Requirements:
**a)** Answer these questions from the almanac below, one per line:
(i) Which composer was born in 1873?
(ii) Who presided at the 1935 meeting between the deputation and the Scottish Unionist members?
(iii) How much had Scotland spent on able-bodied relief since 1921?
**b)** Set down word for word the passage of the almanac below that runs from "UNEMPLOYMENT RELIEF: Burden" down to "Robert Home presided.".
--- begin Document section ---
2010: Pope Benedict XVI apologised to victims of child sex abuse by Catholic priests in Ireland in a pastoral letter.

BIRTHDAYS

Yvette Cooper, Labour MP, 46; Freema Agyeman, actress, 36; Liz Burnley CBE, Chief Guide of Girlguiding UK 2006-11, 56; Holly Hunter, actress, 57; William Hurt, actor, 65; Spike Lee, actor, film director and producer, 58; Dame Vera Lynn DBE, British singer, 98; Jane March, actress, 42; Ian Derek Francis Ogilvie-Grant, 13th Earl of Seafield, 76; Greg Searle MBE, British Olympic oarsman, 43.

ANNIVERSARIES

Births: 43BC Ovid, poet; 1724 Duncan MacIntyre (Donnachadh Ban), Gaelic poet; 1828 Henrik Ibsen, playwright; 1873 Sergei Rachmaninov, composer; 1907 Hugh L Maclennan, novelist; 1908 Sir Michael Redgrave, actor; 1911 Ginger Rogers, actress and dancer; 1914 Wendell Corey, actor.

Deaths: AD687 St Cuthbert, Bishop of Lindisfarne; 1727 Sir Isaac Newton, scientist; 1964 Brendan Behan, playwright; 1997 Sir Victor (VS) Pritchett, author and critic; 2010 Harry Carpenter OBE, sports commentator; 2014 Kate O’Mara, actress.

UNEMPLOYMENT RELIEF: Burden on Scottish Distressed Areas

20 March, 1935

TODAY a deputation representing the distressed areas in the West of Scotland had a meeting with Scottish Unionist members of Parliament in London, to whom they presented their case for more generous financial treatment in respect of unemployment assistance. Sir Robert Home presided.

Treasurer Dollan pointed out that in Scotland they had spent £17,000,000 on able-bodied relief since 1921, of which Glasgow’s share was £9,300,000. All the distressed areas, representing a total population of 2,000,000, were over-burdened with rates due to unemployment relief and in the view of the deputation the best way of affording the necessary assistance was not by appointing Special Commissioners, but by immediately transferring the burden of relief from the Local Authorities to the National Exchequer.
--- end Document section ---
--- begin Material provided ---
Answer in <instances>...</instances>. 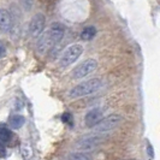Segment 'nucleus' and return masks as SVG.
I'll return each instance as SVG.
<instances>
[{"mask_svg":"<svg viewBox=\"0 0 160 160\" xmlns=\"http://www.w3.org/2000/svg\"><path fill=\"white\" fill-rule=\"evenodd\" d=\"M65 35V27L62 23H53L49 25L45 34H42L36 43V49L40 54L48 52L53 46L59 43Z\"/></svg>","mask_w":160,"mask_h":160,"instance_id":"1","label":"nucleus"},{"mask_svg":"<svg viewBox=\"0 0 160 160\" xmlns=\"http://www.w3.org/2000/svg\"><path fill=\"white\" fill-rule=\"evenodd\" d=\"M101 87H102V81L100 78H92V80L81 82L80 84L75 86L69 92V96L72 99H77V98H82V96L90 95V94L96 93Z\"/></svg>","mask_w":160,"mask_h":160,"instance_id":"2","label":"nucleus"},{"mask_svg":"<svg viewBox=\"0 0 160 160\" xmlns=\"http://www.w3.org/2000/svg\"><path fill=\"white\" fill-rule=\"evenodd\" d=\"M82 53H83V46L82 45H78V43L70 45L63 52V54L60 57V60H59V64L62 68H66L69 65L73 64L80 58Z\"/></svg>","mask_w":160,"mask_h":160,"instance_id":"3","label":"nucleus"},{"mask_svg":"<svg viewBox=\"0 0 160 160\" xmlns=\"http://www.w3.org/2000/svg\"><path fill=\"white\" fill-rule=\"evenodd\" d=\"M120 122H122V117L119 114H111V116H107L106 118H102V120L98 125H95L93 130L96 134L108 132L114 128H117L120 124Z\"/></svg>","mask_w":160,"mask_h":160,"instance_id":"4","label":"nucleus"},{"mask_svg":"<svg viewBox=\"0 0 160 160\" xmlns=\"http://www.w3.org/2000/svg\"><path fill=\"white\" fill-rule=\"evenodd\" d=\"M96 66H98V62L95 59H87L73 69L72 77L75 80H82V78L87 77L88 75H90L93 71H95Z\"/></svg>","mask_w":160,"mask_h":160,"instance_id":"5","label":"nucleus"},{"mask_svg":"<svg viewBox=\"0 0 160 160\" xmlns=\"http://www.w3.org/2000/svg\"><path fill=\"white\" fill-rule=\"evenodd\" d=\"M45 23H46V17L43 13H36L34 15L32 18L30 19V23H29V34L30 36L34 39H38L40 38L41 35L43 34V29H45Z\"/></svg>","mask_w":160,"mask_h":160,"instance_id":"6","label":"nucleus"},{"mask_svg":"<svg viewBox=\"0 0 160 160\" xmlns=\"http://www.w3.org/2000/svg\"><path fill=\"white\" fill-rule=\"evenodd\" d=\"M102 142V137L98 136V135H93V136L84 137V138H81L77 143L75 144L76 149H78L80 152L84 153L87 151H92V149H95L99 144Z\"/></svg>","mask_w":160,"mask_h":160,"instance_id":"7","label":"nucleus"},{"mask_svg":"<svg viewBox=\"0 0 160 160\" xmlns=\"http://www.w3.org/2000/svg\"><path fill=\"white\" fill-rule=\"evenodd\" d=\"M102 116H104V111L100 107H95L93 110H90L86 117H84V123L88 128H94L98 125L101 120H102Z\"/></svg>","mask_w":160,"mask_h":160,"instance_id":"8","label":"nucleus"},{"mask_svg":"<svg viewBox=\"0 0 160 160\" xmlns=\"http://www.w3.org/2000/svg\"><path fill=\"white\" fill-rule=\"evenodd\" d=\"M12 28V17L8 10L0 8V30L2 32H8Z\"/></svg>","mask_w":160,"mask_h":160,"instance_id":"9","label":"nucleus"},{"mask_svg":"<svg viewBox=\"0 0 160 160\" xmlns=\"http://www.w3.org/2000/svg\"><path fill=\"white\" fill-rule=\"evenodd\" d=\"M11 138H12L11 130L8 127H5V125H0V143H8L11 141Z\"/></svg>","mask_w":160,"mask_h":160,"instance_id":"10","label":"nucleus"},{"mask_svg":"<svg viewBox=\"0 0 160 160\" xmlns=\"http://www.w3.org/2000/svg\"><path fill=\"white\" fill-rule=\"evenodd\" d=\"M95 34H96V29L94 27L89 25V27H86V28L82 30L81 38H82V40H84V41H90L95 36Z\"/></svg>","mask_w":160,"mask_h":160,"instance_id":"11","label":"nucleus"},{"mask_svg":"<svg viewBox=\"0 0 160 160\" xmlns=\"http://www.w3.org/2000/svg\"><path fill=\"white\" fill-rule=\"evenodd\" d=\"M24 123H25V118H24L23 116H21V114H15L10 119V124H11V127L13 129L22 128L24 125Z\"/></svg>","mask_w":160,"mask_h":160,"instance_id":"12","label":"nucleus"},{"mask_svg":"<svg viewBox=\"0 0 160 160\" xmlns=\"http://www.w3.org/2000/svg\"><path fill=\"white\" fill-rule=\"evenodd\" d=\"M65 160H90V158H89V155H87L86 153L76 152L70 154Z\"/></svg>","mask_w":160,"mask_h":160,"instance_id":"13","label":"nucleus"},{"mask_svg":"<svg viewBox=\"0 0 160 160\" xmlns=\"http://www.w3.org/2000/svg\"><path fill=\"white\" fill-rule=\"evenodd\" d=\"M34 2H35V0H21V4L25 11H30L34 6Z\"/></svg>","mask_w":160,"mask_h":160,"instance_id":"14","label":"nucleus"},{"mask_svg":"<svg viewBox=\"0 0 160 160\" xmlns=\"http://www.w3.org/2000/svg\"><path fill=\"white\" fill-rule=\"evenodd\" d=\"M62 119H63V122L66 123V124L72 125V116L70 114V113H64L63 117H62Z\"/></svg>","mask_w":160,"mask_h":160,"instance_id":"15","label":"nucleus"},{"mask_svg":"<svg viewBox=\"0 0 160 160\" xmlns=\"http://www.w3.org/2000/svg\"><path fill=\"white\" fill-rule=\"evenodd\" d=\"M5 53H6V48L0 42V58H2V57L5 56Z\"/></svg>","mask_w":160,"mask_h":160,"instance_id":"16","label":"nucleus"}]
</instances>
--- end Material provided ---
Results of the exercise:
**a)**
(i) Sergei Rachmaninov
(ii) Sir Robert Home
(iii) £17,000,000

**b)**
UNEMPLOYMENT RELIEF: Burden on Scottish Distressed Areas

20 March, 1935

TODAY a deputation representing the distressed areas in the West of Scotland had a meeting with Scottish Unionist members of Parliament in London, to whom they presented their case for more generous financial treatment in respect of unemployment assistance. Sir Robert Home presided.